Stemmer Imaging, for example, has developed a housing for airport security cameras that looks like a small jet engine and uses spinning LEDs to attract attention. According to Williamson it is ‘placed on the ceiling above where people are walking, and the whole idea is the LED moving round makes people look up, wondering what it is. When [the airport] implemented this, it increased catch rate... significantly.’
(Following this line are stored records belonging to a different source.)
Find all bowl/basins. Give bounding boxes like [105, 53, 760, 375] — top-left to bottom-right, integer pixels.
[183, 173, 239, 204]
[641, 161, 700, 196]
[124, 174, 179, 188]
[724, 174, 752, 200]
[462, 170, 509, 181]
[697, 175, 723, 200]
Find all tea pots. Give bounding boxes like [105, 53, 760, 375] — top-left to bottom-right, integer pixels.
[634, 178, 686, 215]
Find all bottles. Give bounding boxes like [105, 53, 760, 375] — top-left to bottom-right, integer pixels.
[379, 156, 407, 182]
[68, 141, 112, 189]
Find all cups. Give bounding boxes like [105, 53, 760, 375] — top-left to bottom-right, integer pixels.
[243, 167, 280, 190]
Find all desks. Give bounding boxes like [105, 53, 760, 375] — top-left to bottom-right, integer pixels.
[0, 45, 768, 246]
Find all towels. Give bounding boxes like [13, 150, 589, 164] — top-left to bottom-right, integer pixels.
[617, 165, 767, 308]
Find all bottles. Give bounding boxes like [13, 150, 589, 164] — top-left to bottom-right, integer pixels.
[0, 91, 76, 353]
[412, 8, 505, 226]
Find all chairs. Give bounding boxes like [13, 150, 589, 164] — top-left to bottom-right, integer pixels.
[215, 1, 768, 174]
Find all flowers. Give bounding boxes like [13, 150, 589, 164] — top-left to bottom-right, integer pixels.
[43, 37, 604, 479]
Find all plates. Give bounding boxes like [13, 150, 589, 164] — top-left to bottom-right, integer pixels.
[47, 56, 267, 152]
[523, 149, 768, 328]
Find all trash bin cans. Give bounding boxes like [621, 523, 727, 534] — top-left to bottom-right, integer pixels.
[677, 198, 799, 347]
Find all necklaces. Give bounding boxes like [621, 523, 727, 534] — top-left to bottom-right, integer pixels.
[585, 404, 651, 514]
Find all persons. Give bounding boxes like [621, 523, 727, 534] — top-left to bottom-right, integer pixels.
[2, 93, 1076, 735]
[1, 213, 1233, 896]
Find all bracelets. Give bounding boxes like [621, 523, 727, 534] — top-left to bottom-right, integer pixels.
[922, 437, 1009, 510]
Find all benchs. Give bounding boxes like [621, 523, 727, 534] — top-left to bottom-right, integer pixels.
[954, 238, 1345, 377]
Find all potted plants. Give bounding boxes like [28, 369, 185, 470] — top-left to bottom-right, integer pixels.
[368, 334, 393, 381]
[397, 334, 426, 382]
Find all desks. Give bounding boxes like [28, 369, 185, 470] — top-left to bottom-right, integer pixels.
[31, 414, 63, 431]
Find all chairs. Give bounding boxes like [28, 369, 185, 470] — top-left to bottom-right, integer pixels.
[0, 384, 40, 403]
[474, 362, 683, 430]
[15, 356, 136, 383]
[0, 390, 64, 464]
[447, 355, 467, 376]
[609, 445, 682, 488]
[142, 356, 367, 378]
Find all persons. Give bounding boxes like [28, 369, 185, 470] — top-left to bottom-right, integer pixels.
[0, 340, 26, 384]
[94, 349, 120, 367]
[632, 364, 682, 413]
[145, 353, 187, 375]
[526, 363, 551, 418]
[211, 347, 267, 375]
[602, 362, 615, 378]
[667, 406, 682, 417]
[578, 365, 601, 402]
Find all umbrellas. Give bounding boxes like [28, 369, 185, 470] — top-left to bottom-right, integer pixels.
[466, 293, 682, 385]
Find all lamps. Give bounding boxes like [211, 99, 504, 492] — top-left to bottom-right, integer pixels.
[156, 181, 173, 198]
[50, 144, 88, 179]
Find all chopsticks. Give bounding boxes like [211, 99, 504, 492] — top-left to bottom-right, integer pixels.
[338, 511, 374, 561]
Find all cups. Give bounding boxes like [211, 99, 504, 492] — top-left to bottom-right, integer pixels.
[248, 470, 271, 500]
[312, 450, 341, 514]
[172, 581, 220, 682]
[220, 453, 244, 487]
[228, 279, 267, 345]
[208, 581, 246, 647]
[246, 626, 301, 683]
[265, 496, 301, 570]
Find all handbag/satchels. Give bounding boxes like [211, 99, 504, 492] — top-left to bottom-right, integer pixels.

However, for standard CCTV, there is still the issue of the angle at which the image is taken. One potential solution about to be implemented by Tokyo’s Metropolitan Police Department (MPD) is 3D imaging. According to reports from the Japanese newspaper, Asahi Shimbun, ‘starting in April, the MPD will place a 3D camera in all of its 102 police stations, and its identification section will manage all the 3D mug shots taken with those cameras.’

The move follows 15 years of testing by the MPD’s research lab, comparing people in custody with those on CCTV.

Asahi Shumbun was told that ‘in photos taken with security cameras on the street and other locations, the faces are looking downward or sideways in many instances. Using the 3D facial images in the database, police can more accurately determine whether the suspect shown in the photo taken by the security camera is the one in custody,’ and that, in many cases, ‘it has been difficult to compare [the old-style side and front 2D] photos with images taken with security cameras’.

The MPD is creating a 3D image database of the arrested suspect, using cameras to capture the image from three positions. The police force can then adjust the angle and size of the face using off-the-shelf image manipulation software to compare it with the CCTV image.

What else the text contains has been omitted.